DIRECTIONS FOR THIS TASK —
In the Mondrian article below, write out word for word the stretch starting at "Piet Mondrian, Church" and ending at "of quadrilateral segments.".

SUPPLIED PASSAGE —
*****

Piet Mondrian - Art from the Spiritual Realm

There are few artists that can be considered to have the same level of importance in the 20th century than Piet Mondrian. Many of Mondrian’s images have become synonymous with our understanding of Modernist Art, and in many ways, he is the perfect example of the modern artist, due to his utopian ideals and abstracted form.

For many, Mondrian is most notably remembered for being a leading figure in the Modernist fight towards abstraction, a form determined to discard the need for representation and narrative in painting, to achieve an art that communicates on a plane beyond our conventional conceptions of reality, one that is determined to discover the truth behind visual appearance and nature.

Seated portrait of Piet Mondrian, Paris, France c.1926 (b/w photo) / Private Collection / Prismatic Pictures / Bridgeman Images

‘I want to come as close as possible to the truth and abstract everything from that, until I reach the foundation (still just an external foundation!) of things…’

Born in the Netherlands, Mondrian developed an interest in art from a young age and grew up to study at the academy for fine art in Amsterdam. Here he worked in a naturalistic and realistic style, alike the other post-impressionists of the period. In these early years his subjects consisted of landscapes populated with pastoral imagery depicted using a mix of earthly colours.

Piet Mondrian, (1872-1944), Windmill in the Gein, c.1906-07 (oil on canvas), / Private Collection / Bridgeman Images

In the first ten years after the fin de siècle we witness a shift in Mondrian’s palette which changes to predominantly include primary colours and the subjects form begins to be less identifiable, gradually becoming more consumed by the thick brushstrokes and their vibrant colours.

Piet Mondrian, Church of Eglise de Zoutelande, 1910 (oil on canvas), / Private Collection / Photo © Christie's Images / © Mondrian/Holtzman Trust / Bridgeman Images

The first major revolution in Mondrian’s style came in 1911 after witnessing the works of prominent cubists Picasso and Braque at the Moderne Kunstkring exhibition in Amsterdam. Following this and his move to Paris, Mondrian’s paintings began to be more fragmented, as they were extinct of any identifiable subject matter and the picture plane was split up into an array of quadrilateral segments.

Piet Mondrian, Composition No. IV, 1914 (oil on canvas), / Haags Gemeentemuseum, The Hague, Netherlands / © Kunstmuseum den Haag / © Mondrian/Holtzman Trust / Bridgeman Images

In the years during the war, Mondrian became stricter with his use of colour, only deploying primary colours that were prevented from mixing. Around the same time Mondrian grew close to other artists including Van Doesburg who was working in a similar style, and together they founded the de Stijl group and Mondrian began to publish his theories on Neoplasticism, laying forth a new doctrine for visual art.

*****

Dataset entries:

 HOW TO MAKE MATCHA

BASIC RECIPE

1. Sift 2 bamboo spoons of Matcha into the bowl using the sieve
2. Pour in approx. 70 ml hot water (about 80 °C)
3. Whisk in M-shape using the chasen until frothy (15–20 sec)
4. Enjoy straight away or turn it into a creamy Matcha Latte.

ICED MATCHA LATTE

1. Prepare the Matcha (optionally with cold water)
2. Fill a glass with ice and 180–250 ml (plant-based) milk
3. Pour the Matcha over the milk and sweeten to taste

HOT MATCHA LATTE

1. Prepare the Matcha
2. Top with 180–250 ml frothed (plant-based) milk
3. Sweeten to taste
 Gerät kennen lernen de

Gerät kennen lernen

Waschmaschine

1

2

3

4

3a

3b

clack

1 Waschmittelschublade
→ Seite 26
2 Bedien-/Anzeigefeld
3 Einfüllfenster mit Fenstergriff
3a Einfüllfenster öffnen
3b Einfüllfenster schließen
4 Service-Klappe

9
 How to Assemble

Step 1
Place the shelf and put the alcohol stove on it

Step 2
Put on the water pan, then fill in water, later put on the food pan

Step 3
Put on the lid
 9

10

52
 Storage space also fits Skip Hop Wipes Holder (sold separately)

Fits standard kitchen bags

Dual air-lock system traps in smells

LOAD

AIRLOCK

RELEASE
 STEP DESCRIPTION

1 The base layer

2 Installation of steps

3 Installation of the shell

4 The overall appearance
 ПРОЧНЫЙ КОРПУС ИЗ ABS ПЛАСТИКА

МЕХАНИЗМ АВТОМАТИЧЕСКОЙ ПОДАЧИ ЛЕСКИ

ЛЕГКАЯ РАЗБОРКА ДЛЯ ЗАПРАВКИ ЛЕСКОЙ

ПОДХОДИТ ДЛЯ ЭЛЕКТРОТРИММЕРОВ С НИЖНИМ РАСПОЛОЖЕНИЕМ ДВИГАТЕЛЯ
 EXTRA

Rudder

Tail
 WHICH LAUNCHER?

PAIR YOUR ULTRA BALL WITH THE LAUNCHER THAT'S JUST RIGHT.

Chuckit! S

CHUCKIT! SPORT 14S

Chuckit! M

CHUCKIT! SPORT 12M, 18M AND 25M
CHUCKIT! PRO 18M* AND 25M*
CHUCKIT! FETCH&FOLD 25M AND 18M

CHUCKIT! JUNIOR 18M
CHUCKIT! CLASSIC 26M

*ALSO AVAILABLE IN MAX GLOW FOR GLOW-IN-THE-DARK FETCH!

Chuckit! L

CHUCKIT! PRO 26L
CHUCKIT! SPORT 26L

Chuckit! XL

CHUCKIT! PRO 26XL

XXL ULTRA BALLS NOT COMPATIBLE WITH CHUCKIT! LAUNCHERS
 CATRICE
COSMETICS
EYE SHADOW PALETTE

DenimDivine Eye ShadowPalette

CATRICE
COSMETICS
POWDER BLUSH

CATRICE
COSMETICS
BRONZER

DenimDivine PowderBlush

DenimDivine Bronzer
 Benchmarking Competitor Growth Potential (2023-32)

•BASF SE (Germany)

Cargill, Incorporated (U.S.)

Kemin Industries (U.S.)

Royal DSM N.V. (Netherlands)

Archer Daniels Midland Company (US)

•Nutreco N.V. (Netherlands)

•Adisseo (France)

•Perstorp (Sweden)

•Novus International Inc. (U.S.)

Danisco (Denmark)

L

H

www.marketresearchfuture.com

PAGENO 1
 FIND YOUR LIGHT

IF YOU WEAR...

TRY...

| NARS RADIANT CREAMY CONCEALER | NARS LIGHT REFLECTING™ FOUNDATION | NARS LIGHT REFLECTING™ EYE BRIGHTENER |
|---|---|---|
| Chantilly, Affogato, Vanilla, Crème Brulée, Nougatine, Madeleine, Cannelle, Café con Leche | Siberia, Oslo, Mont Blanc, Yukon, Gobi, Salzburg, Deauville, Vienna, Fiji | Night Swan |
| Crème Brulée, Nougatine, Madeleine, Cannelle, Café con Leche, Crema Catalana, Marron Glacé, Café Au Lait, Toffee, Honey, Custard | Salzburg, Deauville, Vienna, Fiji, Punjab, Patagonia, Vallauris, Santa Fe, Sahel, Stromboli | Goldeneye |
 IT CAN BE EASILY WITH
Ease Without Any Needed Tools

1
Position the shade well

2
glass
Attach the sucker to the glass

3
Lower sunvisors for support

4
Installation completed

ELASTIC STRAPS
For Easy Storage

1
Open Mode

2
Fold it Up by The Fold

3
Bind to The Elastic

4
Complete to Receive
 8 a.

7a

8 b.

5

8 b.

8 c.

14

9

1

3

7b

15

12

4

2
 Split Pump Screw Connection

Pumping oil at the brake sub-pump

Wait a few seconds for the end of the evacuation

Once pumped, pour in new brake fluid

*****

RESULT FOR THIS TASK —
Piet Mondrian, Church of Eglise de Zoutelande, 1910 (oil on canvas), / Private Collection / Photo © Christie's Images / © Mondrian/Holtzman Trust / Bridgeman Images

The first major revolution in Mondrian’s style came in 1911 after witnessing the works of prominent cubists Picasso and Braque at the Moderne Kunstkring exhibition in Amsterdam. Following this and his move to Paris, Mondrian’s paintings began to be more fragmented, as they were extinct of any identifiable subject matter and the picture plane was split up into an array of quadrilateral segments.